Excerpted text:
Content starts
Embassy of the French Republic

to the United States.   

Washington, June11, 1918.    

Mr.  Secretary of State.

          According to reports recently sent to the Government of the Republic by the Consul of France at Las Palmas, it becomes more and more apparent that the German submarines operating in the North Atlantic Ocean concentrate at the Canary Islands. There is said to be evidence of frequent communications of those boats with the shore. In order to elude the watchfulness of the allied agents; they are now showing a tendency to visit the Western islands which is less populated and more isolated.

     In the French Consul’s opinion, the only effective remedy would be in the permanent and secret presence of an allied submarine for which the agent of the French Navy would procure anchorage in safe and hidden coves. It would furthermore be indispensable to enable that submarine promptly to send and receive information about the doings of the enemy boats by having a trawler also permanently stationed in the Archipelago.

          I am directed by my Government confidentially to impart to your Excellency for all pertinent purposes the foregoing which has also been submitted to the consideration of the Minister of Marine of the Republic.1

               Be pleased to accept, etc.
Content ends
Data listing:
Content starts
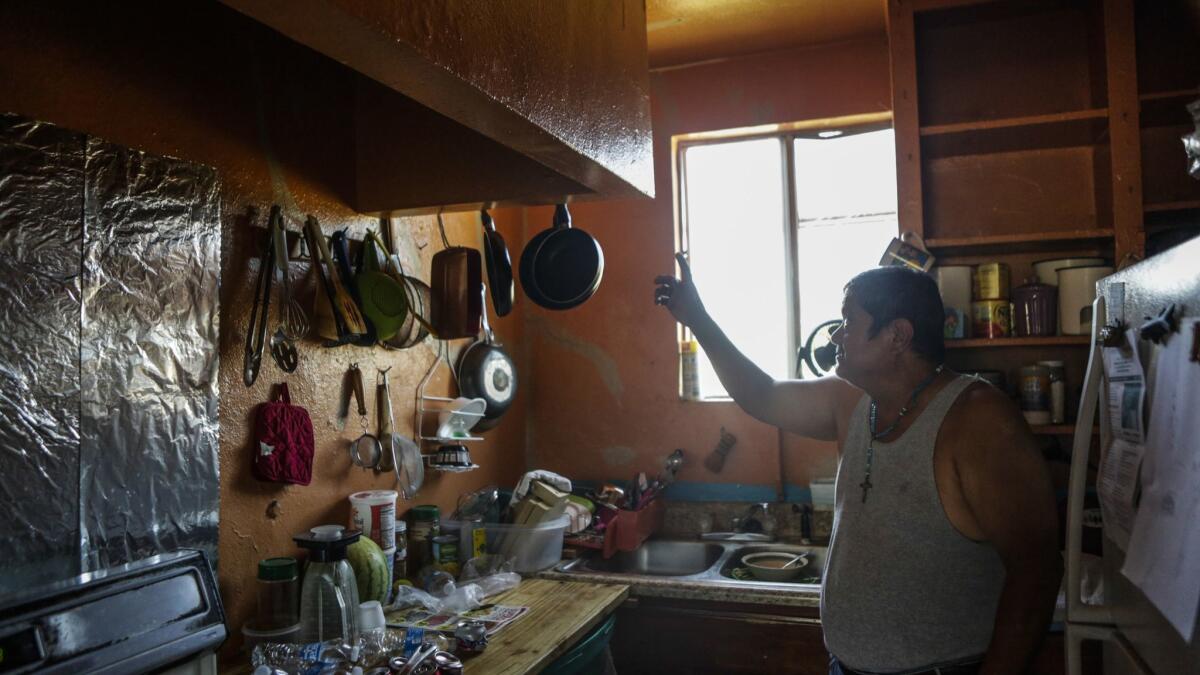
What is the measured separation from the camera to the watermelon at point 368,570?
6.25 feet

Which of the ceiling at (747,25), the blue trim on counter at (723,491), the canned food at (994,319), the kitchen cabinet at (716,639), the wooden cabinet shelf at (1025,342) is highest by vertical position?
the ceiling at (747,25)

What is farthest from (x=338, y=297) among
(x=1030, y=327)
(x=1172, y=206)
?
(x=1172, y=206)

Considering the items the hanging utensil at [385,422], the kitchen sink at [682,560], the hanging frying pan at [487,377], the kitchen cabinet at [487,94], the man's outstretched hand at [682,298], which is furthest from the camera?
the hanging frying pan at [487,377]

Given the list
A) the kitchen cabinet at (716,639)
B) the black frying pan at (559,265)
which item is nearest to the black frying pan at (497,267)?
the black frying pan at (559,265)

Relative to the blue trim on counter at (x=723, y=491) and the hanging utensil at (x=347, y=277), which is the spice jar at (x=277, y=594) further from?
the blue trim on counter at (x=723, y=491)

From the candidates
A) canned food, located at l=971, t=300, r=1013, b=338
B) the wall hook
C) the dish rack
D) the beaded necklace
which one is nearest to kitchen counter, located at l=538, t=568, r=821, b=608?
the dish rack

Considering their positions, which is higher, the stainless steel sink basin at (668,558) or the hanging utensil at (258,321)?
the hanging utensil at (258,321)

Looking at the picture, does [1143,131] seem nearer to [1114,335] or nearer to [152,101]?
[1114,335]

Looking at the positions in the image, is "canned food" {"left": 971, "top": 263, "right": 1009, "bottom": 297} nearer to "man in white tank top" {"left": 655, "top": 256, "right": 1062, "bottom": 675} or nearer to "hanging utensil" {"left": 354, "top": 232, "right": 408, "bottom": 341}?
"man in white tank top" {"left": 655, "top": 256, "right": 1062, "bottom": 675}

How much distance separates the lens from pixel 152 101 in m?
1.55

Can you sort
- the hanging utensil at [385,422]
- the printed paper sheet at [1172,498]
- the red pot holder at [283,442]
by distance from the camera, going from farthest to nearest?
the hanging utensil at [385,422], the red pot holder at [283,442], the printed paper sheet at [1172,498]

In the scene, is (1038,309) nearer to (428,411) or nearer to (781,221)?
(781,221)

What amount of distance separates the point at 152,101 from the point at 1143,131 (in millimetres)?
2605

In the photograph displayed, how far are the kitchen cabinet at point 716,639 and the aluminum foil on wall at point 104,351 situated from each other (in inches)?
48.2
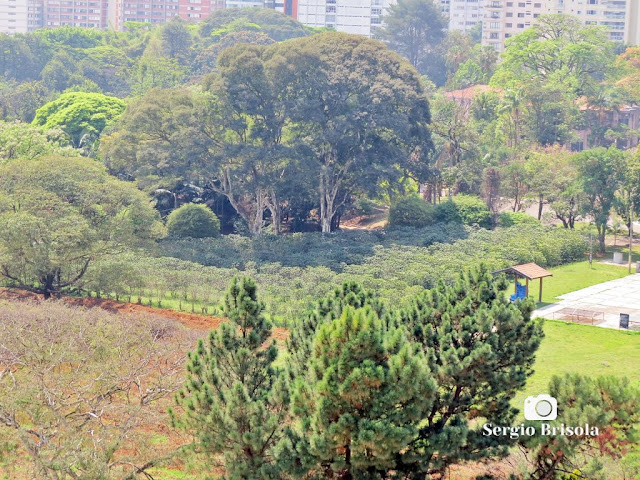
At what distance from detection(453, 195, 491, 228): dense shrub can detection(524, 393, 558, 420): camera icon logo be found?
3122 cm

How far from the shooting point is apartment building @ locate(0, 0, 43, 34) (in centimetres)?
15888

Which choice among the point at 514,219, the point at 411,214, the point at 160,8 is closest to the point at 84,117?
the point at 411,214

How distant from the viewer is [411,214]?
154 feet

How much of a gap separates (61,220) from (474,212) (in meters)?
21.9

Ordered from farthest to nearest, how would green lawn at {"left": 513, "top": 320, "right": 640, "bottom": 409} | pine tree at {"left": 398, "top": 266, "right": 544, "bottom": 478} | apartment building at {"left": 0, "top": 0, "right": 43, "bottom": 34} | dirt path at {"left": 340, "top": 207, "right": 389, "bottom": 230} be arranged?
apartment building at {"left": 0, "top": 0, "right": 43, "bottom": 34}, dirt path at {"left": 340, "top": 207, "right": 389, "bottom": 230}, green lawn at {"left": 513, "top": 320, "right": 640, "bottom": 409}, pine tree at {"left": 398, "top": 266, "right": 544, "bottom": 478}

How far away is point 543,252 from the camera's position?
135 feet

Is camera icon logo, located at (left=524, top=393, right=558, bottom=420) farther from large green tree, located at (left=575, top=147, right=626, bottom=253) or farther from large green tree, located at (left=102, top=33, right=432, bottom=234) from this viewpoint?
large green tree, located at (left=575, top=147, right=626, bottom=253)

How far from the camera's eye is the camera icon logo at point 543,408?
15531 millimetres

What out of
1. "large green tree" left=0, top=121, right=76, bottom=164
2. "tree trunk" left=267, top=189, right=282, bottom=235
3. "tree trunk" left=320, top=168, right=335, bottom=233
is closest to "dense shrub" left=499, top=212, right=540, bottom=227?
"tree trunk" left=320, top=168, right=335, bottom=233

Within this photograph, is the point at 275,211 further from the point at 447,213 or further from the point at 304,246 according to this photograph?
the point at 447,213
Content ends
Work instructions:
1) Please revise the French embassy letter, starting with "I am directed" and going on through "to accept, etc.", with "Minister of Marine" changed to "Minister of War".
2) Write what follows the last line of the French embassy letter.

Outputs for the tasks:
1)
I am directed by my Government confidentially to impart to your Excellency for all pertinent purposes the foregoing which has also been submitted to the consideration of the Minister of War of the Republic.1

               Be pleased to accept, etc.

2)
Source Note: Cy, DNA, RG 45, Entry 517B. Addressed below close: “His Excellency/The Honorable Robert Lansing,/Secretary of State of the United States,/Washington, D.C.” Document reference: “15-5-5. . .1/C/H/M/J.”

Footnote 1: Minister of the Marine George Leygues. German submarines were using the Canary Islands to help hide and engage with Allied shipping. The French and British were aware of this and complained to the government of Spain. Even under diplomatic pressure, the Spanish government lacked the military forces or political will to prevent German activities in the Canary Islands. Javier Ponce, “Commerce Warfare in the East Central Atlantic during the First World War: German submarines around the Canary Islands, 1916-1918,” The Mariners Mirror, Vol. 100, 2014, Issue 3, pp. 335-348.